The restaurant business is a tough industry. It takes a lot of work and long hours to withstand the competition. However, a franchise has a proven system, generates profits, and is a successful business. If you prefer to become a franchise owner, then you should contact a restaurant franchise lawyer.
The Initial Investment
It helps to talk to a restaurant franchise lawyer in the beginning stages. Your lawyer can talk about the fees and the different types of franchises. The initial franchise fee is paid to the franchisor for the rights to operate under their trademark.

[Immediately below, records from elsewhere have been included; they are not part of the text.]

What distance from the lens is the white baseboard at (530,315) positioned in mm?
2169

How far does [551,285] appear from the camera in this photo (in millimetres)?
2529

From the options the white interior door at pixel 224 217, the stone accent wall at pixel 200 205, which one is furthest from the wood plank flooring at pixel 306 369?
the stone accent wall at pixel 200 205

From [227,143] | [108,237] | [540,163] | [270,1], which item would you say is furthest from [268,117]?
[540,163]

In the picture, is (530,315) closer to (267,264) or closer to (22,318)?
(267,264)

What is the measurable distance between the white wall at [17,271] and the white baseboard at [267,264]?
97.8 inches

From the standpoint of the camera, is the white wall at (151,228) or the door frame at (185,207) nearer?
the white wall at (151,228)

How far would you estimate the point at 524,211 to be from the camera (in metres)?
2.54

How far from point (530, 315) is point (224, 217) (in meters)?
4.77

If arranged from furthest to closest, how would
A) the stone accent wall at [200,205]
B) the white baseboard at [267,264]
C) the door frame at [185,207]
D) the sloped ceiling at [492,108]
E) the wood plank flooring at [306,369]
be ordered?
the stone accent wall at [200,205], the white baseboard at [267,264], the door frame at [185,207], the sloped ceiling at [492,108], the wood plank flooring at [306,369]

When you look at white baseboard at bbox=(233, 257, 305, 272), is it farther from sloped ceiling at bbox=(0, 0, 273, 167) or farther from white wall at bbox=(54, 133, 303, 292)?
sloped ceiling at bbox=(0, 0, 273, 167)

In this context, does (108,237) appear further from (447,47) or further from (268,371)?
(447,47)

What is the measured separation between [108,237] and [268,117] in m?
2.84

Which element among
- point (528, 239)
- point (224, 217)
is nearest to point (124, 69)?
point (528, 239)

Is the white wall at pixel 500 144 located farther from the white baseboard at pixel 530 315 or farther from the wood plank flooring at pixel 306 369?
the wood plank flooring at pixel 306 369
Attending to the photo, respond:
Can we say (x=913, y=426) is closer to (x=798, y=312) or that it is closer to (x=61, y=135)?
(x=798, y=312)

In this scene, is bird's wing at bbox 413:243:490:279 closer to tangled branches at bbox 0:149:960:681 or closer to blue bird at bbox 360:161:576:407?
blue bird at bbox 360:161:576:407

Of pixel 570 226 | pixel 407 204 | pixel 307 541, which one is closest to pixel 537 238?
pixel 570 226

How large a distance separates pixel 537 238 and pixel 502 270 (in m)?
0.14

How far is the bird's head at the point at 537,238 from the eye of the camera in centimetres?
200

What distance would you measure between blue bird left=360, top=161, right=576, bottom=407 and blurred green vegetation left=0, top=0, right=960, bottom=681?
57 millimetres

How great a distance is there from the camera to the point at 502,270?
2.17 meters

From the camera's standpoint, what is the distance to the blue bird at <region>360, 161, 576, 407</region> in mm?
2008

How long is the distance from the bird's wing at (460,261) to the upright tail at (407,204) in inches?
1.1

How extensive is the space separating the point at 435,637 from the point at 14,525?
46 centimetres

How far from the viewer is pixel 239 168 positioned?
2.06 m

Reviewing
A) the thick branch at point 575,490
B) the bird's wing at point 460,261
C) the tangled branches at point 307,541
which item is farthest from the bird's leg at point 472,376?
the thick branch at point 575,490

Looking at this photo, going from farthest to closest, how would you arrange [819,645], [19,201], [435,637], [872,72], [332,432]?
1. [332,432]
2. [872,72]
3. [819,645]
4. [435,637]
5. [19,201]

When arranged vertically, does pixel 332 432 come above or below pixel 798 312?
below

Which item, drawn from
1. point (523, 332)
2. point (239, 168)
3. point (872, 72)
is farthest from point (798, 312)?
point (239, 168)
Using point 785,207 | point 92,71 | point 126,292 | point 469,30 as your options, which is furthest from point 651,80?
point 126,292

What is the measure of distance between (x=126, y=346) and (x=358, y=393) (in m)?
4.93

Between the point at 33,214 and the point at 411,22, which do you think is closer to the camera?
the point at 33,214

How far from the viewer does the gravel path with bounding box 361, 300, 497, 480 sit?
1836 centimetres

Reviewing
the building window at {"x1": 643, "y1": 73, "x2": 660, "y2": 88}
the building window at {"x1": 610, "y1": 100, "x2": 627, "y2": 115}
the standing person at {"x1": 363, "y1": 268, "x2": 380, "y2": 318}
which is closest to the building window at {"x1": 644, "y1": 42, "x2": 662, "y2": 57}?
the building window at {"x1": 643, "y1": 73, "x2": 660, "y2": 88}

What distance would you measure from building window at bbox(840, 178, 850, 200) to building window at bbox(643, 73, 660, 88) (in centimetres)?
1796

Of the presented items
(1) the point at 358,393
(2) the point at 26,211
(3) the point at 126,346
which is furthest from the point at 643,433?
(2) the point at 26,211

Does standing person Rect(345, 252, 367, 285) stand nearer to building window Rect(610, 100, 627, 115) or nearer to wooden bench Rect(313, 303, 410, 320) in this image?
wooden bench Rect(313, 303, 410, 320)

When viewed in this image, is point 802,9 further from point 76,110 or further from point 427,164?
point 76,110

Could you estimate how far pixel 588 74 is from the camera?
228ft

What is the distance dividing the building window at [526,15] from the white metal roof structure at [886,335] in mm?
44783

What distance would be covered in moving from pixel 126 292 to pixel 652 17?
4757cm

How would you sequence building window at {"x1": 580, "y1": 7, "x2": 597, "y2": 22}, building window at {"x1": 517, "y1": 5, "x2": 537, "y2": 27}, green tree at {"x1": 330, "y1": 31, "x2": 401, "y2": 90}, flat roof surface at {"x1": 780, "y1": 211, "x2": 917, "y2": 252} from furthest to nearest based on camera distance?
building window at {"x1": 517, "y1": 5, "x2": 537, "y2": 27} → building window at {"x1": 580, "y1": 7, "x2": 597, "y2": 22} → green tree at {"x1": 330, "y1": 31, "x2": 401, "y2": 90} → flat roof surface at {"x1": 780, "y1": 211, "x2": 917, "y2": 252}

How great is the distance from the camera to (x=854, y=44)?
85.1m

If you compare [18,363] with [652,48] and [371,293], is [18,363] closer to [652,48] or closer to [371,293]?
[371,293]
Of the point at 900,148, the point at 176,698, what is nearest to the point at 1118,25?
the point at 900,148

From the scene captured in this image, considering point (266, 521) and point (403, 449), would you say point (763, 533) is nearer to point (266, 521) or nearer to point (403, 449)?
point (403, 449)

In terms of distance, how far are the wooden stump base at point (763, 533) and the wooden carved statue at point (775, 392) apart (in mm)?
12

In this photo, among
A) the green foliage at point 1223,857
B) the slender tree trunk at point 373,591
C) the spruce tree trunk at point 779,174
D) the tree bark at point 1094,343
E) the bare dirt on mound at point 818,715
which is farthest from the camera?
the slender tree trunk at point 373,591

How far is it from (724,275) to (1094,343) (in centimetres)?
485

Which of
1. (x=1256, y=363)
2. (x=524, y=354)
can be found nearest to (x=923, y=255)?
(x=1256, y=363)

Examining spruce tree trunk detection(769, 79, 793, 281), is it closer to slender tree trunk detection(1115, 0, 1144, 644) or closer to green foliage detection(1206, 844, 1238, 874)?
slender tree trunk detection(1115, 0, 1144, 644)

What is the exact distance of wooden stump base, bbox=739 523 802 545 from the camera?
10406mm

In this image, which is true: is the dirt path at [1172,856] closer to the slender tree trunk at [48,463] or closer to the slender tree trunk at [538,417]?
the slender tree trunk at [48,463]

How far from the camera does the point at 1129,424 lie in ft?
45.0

This fee can vary depending on the company. The initial franchise fee for Chick-fil-A is $10,000. You should keep in mind that franchise fees are nonrefundable.
Startup Fees
You have to pay startup fees to get your restaurant up and running. The startup fee includes obtaining a location that meets your franchisor’s requirements. It also includes equipment, permits, and the purchase of licenses.
Royalty Fees
The royalty fee is an ongoing payment that you pay to the franchisor out of your revenues to remain affiliated with the brand. It guarantees that you continue to receive services and support. The royalty fee can be from 4 percent to 6 percent of your monthly earnings.
It is an exciting time to open a restaurant. This business move allows you to create jobs and add to your local community. A restaurant franchise is a good start for entrepreneurship because the roadmap is already laid out.